「竹くん、優しかったでしょ?」


「……うん。俺ほんと最悪だなぁ……」


最悪なんかじゃないよ。


「七瀬は、言葉で表しようのない、すごい人なんだよ!」


だからそんな悩みもぶっ飛んじゃえ!って。


「……ありがとね。」


「まあでも、七瀬の良さは七瀬が分かってなくても、私が知ってたらいいし。

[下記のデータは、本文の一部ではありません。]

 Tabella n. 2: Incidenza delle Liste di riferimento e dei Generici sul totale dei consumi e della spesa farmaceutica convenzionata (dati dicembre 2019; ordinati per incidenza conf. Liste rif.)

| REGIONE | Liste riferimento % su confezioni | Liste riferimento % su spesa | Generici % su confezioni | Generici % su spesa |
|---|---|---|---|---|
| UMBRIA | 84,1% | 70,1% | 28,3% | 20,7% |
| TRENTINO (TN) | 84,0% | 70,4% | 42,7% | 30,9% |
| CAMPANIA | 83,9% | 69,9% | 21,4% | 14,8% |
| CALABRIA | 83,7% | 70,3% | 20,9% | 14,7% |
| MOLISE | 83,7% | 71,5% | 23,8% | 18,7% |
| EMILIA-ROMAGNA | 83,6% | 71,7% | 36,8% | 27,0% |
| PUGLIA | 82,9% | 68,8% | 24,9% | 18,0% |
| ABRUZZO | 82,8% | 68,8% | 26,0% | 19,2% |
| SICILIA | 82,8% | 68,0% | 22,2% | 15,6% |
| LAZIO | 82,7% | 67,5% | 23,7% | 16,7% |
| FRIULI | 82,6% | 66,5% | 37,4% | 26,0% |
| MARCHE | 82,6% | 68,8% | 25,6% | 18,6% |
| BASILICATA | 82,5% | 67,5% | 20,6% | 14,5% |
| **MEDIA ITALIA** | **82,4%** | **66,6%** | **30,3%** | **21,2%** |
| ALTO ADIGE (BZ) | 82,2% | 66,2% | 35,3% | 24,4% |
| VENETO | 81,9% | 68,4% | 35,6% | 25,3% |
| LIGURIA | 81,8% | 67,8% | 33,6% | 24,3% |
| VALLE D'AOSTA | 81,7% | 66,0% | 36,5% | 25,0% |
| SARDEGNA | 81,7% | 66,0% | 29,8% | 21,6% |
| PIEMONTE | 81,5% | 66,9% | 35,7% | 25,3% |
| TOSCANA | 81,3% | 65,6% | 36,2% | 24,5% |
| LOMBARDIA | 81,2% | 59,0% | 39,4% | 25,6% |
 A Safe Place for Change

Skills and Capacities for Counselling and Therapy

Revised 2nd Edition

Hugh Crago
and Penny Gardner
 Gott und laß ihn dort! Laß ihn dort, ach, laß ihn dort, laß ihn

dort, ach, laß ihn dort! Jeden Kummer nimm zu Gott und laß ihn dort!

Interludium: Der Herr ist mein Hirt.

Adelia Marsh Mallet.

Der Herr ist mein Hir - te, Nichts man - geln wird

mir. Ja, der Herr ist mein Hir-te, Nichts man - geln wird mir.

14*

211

」


なんなら、私だけがいいし。


「唯愛の可愛さは俺だけが知ってればいいのに……」


「……私、かわいくないよ?」


七瀬はそんなとこも可愛い、って頭撫でてきた。

『そんなとこ』ってどんなとこ?


「私ね、雨の日に七瀬に出会ったのは偶然じゃなくて必然だと思ってるよ。」


お母さん、お父さんと言い合いして。

物扱いされて外に出て。

雨が降ってたのにも関わらず公園に行って。

運命とか信じてなかったけど、これが運命だと言える。


「俺も。唯愛と出会えて変われた。あの日を作ってくれたみんなに感謝しかないよ。」


七瀬だってそう言ってくれて。


「今更かもしれないけど、その人たちに感謝を伝えたい!」


「でもどうやって伝える?」


それはね。


「叫ぼう!せ~の……」


黒かった世界がある人のおかげで、透明になって。

そんなことは夢物語かもしれない。

でも、信じて生きていきたい。

辛く苦しくなったときに、信じてきたことが希望の光になるはずだから。